_Quoted passage_
□ □ □

Do we really want 100% of eligible people to vote? Would it statistically matter?

We often hear about the relatively low voter turnout in the US. The presidential election is usually higher than most, but even then only about 50% of the registered voters cast their vote. If someone doesn’t like the winner, they often point to the low turnout with the assumption that their candidate would have won if more people came out to vote. But is that really the case? If more voters had voted, they would not have just voted for the candidate who ended up losing. They would also cast votes for the candidate who won. In some cases it could flip the results, but I would assume in most cases the winner wouldn’t change.

In addition, do we really want 100% of the people voting? I would expect the people who make an effort to vote are more likely to understand the issues, are involved with the political process, and make a thoughtful choice when casting their vote. If we try to get the non-voters to vote, will they be making thoughtful choices or will they be more emotional and random? Many excuses for not voting–to busy, didn’t have documents, didn’t know the candidates, etc.–have many easy workarounds. People can early vote, read many summaries of the candidates and issues, ensure their paperwork is in order, etc.

I’m all for getting more people involved in the political process, but it seems like it would be counterproductive to make voting easier and to encourage people to vote just for the sake of voting.

pauses to stop laughing

IMO, the people who vote today are those who are **motivated **to vote. Yes, certainly, some of them are thoughtful, involved, educated voters.

But, as recent elections have shown us, a large number of them have simply been riled up by particular candidates, advertising, PACs, etc., on particular hot-button issues that are important to them (or, which the candidates and ads and PACs have convinced them are important to them). They very likely aren’t the educated, thoughtful voters you think are voting today.

Other than randomly assigning people who are required to vote, it’s about the only way to make sure that there aren’t biases one direction or another in who is left out.

That first idea has been proposed, however. You can get a pretty large degree of certainty with only a few people, the same way they do in surveys. People see the surveys as getting things wrong, but the reason they get things wrong is because they try to model who will actually vote, and the idiosyncrasies of the actual voting system. Plus since responding isn’t required, those who don’t like to respond don’t get represented, but may go ahead and vote later.

Still, it’s hardwired into our system that voting is how we have a voice, so I can’t see restricting the vote to random people to be effective. And we are really big on freedom, which includes the freedom to not vote. It would be hard to change any of this.

So all we can do it make it easier and easier to vote, to make sure those who don’t really just don’t care. And to try and ensure an informed populace. But without being able to forbid deceptive practices, since we see lying as “freedom of speech” rather than “false advertising.”

IMHO 100% of eligible people are voting. Unfortunately, abstention is not counted (and consequently can’t “win” an election). Why not count abstention? If any candidate running does not get a greater percentage of votes than the percentage of eligible registered non-voters, then you hold the election again with a fresh set of candidates.

□ □ □

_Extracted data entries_
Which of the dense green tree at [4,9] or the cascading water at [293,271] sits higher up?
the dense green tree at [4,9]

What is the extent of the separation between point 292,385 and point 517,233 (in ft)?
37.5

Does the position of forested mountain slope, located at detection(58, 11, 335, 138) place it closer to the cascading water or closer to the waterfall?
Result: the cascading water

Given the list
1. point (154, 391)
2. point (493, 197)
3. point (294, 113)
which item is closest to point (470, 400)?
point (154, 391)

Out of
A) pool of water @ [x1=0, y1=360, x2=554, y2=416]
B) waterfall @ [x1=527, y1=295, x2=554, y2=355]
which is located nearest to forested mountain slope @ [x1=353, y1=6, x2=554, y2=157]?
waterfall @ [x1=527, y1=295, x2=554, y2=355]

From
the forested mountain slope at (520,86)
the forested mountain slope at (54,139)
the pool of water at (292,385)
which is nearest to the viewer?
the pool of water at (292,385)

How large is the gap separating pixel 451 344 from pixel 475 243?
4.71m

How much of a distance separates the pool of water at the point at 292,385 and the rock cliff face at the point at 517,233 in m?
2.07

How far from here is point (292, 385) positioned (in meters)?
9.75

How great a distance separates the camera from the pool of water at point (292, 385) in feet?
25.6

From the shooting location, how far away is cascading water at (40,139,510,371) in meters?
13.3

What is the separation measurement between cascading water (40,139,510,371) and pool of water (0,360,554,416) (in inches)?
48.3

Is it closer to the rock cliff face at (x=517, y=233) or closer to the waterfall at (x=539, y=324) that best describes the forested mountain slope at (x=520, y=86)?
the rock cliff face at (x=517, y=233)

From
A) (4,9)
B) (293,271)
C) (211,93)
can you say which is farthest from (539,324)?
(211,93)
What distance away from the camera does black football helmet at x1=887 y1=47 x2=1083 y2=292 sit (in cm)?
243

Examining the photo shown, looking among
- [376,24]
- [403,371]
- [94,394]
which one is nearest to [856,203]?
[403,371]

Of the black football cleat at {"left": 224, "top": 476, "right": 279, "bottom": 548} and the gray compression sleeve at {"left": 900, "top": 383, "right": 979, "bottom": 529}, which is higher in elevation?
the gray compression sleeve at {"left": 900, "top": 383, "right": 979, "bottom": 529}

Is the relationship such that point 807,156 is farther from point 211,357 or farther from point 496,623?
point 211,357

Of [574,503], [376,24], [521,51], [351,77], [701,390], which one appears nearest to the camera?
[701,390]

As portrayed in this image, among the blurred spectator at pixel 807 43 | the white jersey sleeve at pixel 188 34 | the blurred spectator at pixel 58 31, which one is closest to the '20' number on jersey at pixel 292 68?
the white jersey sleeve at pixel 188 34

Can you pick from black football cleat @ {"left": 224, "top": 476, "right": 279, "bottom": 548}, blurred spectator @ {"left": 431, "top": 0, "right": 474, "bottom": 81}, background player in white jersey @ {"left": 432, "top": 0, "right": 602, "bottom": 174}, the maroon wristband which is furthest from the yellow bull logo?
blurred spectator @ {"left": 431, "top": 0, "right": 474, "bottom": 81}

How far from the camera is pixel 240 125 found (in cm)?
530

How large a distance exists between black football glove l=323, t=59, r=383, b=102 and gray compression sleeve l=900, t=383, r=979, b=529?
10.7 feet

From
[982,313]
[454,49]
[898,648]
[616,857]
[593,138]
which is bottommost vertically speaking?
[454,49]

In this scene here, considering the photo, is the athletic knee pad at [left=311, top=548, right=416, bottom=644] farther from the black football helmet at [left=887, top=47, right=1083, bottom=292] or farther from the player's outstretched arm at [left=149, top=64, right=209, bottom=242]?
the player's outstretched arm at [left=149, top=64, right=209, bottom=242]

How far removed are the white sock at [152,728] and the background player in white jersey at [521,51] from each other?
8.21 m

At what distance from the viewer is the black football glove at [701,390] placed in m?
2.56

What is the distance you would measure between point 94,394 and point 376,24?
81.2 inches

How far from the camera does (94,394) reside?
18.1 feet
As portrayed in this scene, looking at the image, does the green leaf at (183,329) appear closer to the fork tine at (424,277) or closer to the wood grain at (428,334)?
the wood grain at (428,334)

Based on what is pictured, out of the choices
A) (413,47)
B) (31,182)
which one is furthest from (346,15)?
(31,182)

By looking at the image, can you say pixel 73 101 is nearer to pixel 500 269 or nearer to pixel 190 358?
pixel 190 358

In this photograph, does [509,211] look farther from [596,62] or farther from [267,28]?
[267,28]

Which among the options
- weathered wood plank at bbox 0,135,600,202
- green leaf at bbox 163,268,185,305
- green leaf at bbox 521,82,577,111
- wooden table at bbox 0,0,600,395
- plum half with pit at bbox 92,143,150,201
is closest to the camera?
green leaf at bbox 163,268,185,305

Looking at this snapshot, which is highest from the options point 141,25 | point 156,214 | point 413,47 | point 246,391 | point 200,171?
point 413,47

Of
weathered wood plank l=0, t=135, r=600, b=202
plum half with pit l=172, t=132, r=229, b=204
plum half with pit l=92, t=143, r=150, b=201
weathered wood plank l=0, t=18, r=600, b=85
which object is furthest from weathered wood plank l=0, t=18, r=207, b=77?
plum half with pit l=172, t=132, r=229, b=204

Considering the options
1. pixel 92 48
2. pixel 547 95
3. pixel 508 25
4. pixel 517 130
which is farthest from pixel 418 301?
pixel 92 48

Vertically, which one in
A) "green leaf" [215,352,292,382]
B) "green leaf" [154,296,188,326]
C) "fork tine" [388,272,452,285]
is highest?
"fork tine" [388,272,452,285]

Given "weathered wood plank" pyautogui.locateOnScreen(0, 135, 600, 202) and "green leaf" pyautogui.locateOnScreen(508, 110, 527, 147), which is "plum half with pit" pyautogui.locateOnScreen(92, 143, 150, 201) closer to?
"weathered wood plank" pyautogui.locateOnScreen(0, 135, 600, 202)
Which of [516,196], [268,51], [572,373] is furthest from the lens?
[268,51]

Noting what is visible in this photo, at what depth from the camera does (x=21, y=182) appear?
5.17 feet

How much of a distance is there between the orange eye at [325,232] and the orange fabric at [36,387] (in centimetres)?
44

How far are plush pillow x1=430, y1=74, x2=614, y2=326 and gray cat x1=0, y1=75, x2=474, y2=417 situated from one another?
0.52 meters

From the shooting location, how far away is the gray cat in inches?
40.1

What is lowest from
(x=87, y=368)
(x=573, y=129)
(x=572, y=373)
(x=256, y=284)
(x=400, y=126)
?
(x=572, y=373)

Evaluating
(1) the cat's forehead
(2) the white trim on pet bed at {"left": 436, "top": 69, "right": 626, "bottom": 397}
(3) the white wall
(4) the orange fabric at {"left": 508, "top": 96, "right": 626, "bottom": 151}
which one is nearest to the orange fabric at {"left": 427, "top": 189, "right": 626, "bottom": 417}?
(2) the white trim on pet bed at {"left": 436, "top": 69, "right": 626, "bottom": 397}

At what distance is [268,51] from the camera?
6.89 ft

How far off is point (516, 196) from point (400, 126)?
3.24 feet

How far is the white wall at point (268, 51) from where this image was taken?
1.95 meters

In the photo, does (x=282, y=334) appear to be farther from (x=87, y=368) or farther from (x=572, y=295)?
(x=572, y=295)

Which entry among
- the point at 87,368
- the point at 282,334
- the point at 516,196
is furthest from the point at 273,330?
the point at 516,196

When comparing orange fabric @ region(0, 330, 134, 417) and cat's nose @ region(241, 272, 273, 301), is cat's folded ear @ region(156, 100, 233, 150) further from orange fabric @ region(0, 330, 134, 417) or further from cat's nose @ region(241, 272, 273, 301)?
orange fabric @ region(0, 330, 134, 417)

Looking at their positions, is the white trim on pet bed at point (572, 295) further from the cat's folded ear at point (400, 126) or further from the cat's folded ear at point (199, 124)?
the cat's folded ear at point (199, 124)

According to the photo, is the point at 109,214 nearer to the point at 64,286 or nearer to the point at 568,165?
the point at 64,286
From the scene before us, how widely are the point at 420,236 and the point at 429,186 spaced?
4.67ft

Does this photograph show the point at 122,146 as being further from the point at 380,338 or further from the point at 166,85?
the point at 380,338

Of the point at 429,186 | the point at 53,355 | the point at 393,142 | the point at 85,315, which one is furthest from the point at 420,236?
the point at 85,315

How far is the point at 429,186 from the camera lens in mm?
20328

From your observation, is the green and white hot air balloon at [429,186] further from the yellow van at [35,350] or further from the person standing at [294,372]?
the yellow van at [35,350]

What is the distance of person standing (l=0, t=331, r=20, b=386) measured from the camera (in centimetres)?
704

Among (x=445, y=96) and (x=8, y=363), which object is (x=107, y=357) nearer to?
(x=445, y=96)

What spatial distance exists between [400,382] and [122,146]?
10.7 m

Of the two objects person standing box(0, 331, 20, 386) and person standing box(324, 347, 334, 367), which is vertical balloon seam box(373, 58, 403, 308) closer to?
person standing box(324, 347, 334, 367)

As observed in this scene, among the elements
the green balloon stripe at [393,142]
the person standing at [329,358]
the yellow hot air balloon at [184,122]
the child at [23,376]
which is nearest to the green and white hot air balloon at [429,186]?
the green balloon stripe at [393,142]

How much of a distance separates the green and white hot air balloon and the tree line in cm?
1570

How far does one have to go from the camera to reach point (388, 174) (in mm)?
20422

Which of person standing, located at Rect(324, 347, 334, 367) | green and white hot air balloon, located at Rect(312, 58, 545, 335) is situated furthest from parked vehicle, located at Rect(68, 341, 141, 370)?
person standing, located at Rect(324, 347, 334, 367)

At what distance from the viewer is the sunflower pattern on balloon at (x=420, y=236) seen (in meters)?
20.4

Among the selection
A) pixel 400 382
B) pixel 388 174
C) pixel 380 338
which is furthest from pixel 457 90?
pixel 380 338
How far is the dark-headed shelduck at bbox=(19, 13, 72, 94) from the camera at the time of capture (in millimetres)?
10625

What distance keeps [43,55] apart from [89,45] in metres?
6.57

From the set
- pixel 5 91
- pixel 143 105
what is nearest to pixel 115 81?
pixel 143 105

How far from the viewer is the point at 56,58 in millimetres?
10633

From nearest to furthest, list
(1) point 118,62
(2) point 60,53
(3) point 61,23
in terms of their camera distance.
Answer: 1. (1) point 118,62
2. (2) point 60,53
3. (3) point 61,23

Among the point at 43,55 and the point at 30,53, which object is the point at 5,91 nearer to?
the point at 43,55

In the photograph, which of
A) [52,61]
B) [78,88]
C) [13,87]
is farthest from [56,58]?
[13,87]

□ □ □

_Goals_
a - In the voter turnout discussion, revise the passage starting with "IMO, the people" and going on through "is left out.", putting "divisive issues" where "hot-button issues" stands.
b - According to the voter turnout discussion, what makes surveys get election results wrong?
c - Resume the voter turnout discussion after its final sentence.

_Responses to the tasks_
a -
IMO, the people who vote today are those who are **motivated **to vote. Yes, certainly, some of them are thoughtful, involved, educated voters.

But, as recent elections have shown us, a large number of them have simply been riled up by particular candidates, advertising, PACs, etc., on particular divisive issues that are important to them (or, which the candidates and ads and PACs have convinced them are important to them). They very likely aren’t the educated, thoughtful voters you think are voting today.

Other than randomly assigning people who are required to vote, it’s about the only way to make sure that there aren’t biases one direction or another in who is left out.

b - Surveys go wrong because they try to model who will actually vote and the idiosyncrasies of the actual voting system. Also, responding isn't required, so people who don't like to respond go unrepresented but may still vote later.

c -
Yes, it’s silly…OR IS IT?

Who holds the office in the meantime?

It’s probably a Very Bad Thing to give individuals in power even more incentives to suppress the vote.

I’d prefer a “none of the above” option. And if “none of the above” gets higher % then either of the candidates - that is, if “none of the above” wins - then the election is repeated with none of the candidates allowed to run in it again.

Richard Pryor takes power if “none of the above” wins.

Only about 58.1% of voters turned out in the 2016 election, so as far as the titular question goes, could a 100% turnout have mattered, statistically? Well, yes, obviously. It’s sort of like asking if the vote might be different if one person votes versus two people voting.

While the people who didn’t vote aren’t a monolithic whole, it’s fair to say that they’re a different set of people from the ones who did make their way to the voting booths. It’s reasonable to assume that they might vote significantly differently from those who did vote.

But as to whether it’s better for more people to vote? I’d expect the result to be an increase in stupid, populist leaders (in the US). If we were to enact such a system, I’d want to move to a parliamentary system instead of a Presidential.

Who holds the office in the meantime?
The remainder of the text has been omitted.